Today’s reading begins with Ruth meeting Boaz and concludes with the genealogy of Ruth.
After returning to Bethlehem from Moab, Naomi and her daughter-in-law began to live their new life together. Ruth took advantage of one of the long standing traditions of the Hebrew people instituted in the time of Moses, collecting the fallen ears of grain left behind after the fields had been harvested. By Hebrew law, grain that had fallen was to be left in the field to allow the less fortunate among the Israelite people the opportunity to collect the grain. This form of welfare would be how Ruth would provide for her and her mother-in-law.
When Ruth came to the field of Boaz she began collecting the fallen heads of grain from the field. By the end of the day, she had been noticed by the owner of the field, Boaz. He took notice of her and he instructed his workers to intentionally let grain fall as they harvested in order that she might be able to collect even more. After telling her mother-in-law about the favor she had found with the owner of the field, Naomi inquired about the owner of the field. Upon learning that the owner of the field was Boaz she informed Ruth that Boaz was a kinsman who could act in the role as a redeemer.

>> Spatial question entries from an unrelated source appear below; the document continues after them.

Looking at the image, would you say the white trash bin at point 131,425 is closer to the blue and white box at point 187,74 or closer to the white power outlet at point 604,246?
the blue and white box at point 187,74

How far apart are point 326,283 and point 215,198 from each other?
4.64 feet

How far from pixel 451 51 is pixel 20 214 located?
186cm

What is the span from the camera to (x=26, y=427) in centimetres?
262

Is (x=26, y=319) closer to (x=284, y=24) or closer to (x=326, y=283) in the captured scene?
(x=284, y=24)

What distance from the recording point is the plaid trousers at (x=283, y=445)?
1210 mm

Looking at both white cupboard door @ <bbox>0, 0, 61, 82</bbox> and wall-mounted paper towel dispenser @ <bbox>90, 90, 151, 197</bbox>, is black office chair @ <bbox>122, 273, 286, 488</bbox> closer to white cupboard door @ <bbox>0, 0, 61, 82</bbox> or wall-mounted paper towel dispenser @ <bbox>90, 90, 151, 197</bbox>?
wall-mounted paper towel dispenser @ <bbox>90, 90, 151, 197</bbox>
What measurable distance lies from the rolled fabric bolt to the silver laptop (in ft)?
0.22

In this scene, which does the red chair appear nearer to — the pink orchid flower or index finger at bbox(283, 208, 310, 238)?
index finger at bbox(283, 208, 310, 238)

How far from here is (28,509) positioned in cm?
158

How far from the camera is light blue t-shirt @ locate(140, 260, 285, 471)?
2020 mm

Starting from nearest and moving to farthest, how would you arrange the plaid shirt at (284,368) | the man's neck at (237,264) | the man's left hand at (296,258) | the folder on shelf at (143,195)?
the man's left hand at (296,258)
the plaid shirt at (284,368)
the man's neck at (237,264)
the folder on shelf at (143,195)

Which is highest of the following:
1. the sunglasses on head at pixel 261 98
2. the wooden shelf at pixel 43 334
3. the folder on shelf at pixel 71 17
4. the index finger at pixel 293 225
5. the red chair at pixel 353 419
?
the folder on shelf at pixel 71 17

When the people of Israel had come into the Promised Land, Moses gave instruction about how land dedicated to each of the tribes was to stay within the tribe so that each of the tribes of Israel would always have an inheritance among their people. In the case of Naomi and Ruth, neither Naomi nor Ruth could own the land because they were women and there were men available to redeem or claim the land for their tribe of Judah.
Naomi devised a plan whereby Ruth would ask Boaz to be the redeemer of their claim of land and thus take both of them into his care and marry Ruth. Ruth came to Boaz late in the evening and lay at his feet making it evident that she desired him. Boaz was startled awake and Ruth made her request to Boaz that he redeem her and her mother-in-law. Boaz agreed to do so and sent Ruth away while it was still dark.
There was another redeemer who was a closer relative to Naomi and Boaz needed to present the opportunity of redemption to him prior to being permitted to make redemption himself. When Boaz presented the opportunity to the closer relative and the relative accepted. Before finalizing the redemption, Boaz informed the redeemer that along with the land and care of Naomi, the redeemer of the land would also need to marry Ruth, a Moabite woman. Marrying a Moabite woman would be a mark of shame to a man of Israel because of the hostility the Israelites had for the Moabite people. Upon hearing that his redemption would come with the obligation to marry Ruth and raise up children with her, the redeemer refused and this cleared the way for Boaz to redeem the land and marry Ruth.
Once married, Boaz and Ruth had a child together by the name of Obed. Obed was the grandfather of the greatest king of Israel, David. In the line of David was the Savior of the world, Jesus the Christ of Nazareth. God does move in strange and mysterious ways, because along with a prostitute from Jericho, God also chose to include Moabite woman to be a part of the bloodline of Jesus.